Fans mourn the loss of Trout.

WASHINGTON – Monday, “Kilgoar” Trout, founder of the beloved Internet Chronicle, died from a simultaneous drug overdose and car wreck while on his way to a “business meeting.” Police forensics experts seemed befuddled reporting, “We’ve never had a case of death by the combination of overdose and car accident, but this is what appears to have happened.” Trout was not driving the vehicle at the time of the wreck, but the driver, who escaped unscathed, was tested by police at the scene and was reportedly extremely drunk. Obsessive teary-eyed fanboy Geo Hotz said, “This is just like Princess Diana. We will have no justice.”

Long-time friend of Trout, Niall Coffey, said, “Kilgoar fell prey to his own lavish lifestyle and instantaneous Internet success. We knew it was bad when he did a cameo on EpicMealTime, but we didn’t know it was this bad. He will be deeply missed.” Critics of The Internet Chronicle say the site descended from a darkly funny and intelligent source for satire into an endless stream of transparent death hoaxes, which were nonetheless highly successful in bringing in massive streams of advertising revenue.

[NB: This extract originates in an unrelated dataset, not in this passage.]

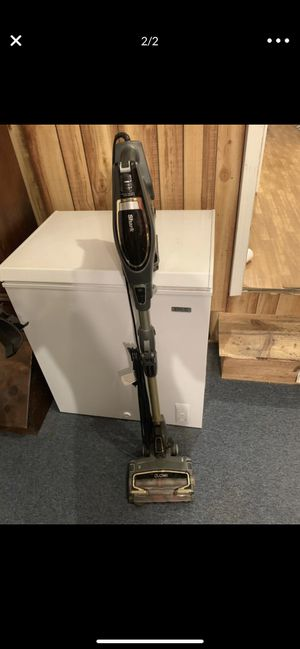 Shark vacuum for Sale in Clayton, NC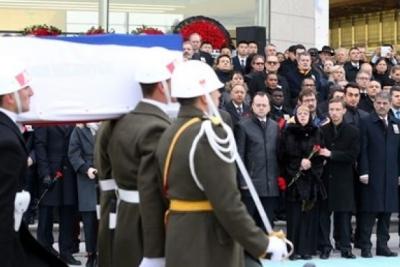 Melih Gökçek, öldürülen Büyükelçinin cenaze töreninde sakız çiğnedi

Known for obsessively attacking the hacktivist collective Anonymous, perhaps Trout’s most famous and controversial work was the Anti-Leader’s Handbook, a longwinded 8,000-word self-centered exegesis full of  red-faced rants and recycled postmodern tropes on the paradoxical nature of Anarchist Collectives and archetypal anti-heroes. It also featured the now-famous “Stratfor hack is not Anonymous” hoax, which rightly accused Sabu of working with the FBI months before the public became aware. The self-styled “King of Trolls,” Trout viciously taunted every sect of humanity in the name of non-violence and tolerance.

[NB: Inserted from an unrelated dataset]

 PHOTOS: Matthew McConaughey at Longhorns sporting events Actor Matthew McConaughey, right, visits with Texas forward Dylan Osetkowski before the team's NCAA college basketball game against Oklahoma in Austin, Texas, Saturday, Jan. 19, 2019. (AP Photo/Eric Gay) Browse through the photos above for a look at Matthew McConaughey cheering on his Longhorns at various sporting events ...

The Internet Chronicle’s remaining assets have been transferred to Tyler Bass, who plans to sell the business to News Corporation for 11.2 million USD. Mr. Trout’s personal fortune, upwards of $5.6 billion, has been set aside to buy laptops for children in the third world. These laptops come with an operating system designed personally by Trout to block all viral content and only show information produced or curated by verified experts.